What is needed: A word-for-word copy of the listing is what's needed; leave out every image.

Recorded information:
──────────
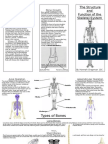 structure and function of a skeletal system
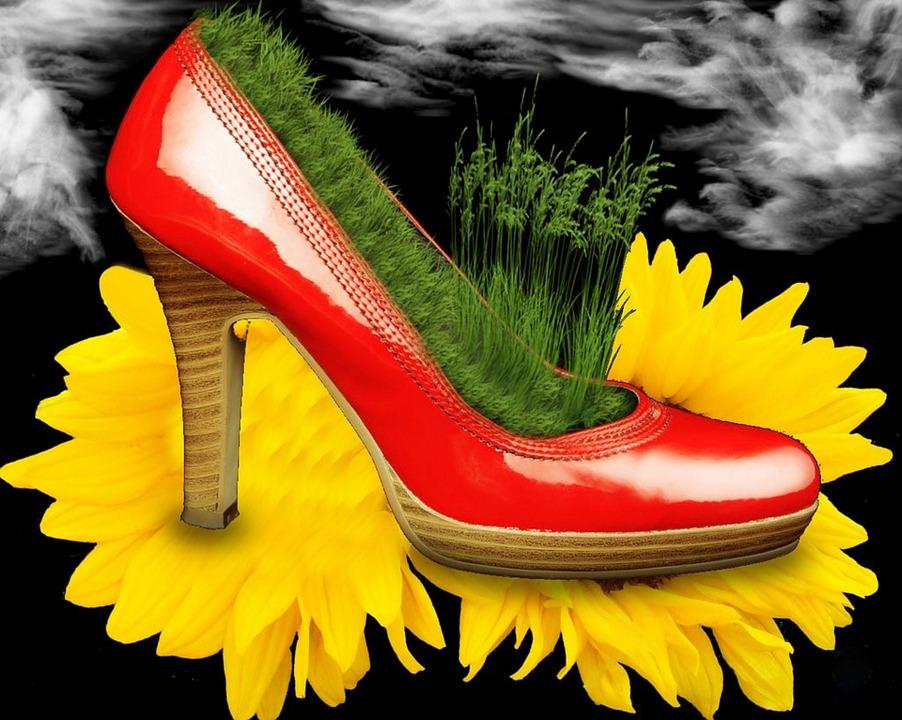 info for 69d16 fea4f Scarpe Fiore Girasole - Immagini gratis su Pixabay
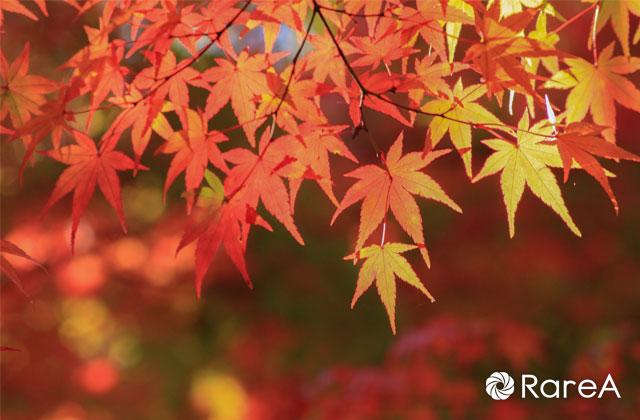 茅ヶ崎里山公園内の畑で収穫!里の村まつり作物販売【9月22日】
──────────
Exercise answer:
 structure and function of a skeletal system
 info for 69d16 fea4f Scarpe Fiore Girasole - Immagini gratis su Pixabay
 茅ヶ崎里山公園内の畑で収穫!里の村まつり作物販売【9月22日】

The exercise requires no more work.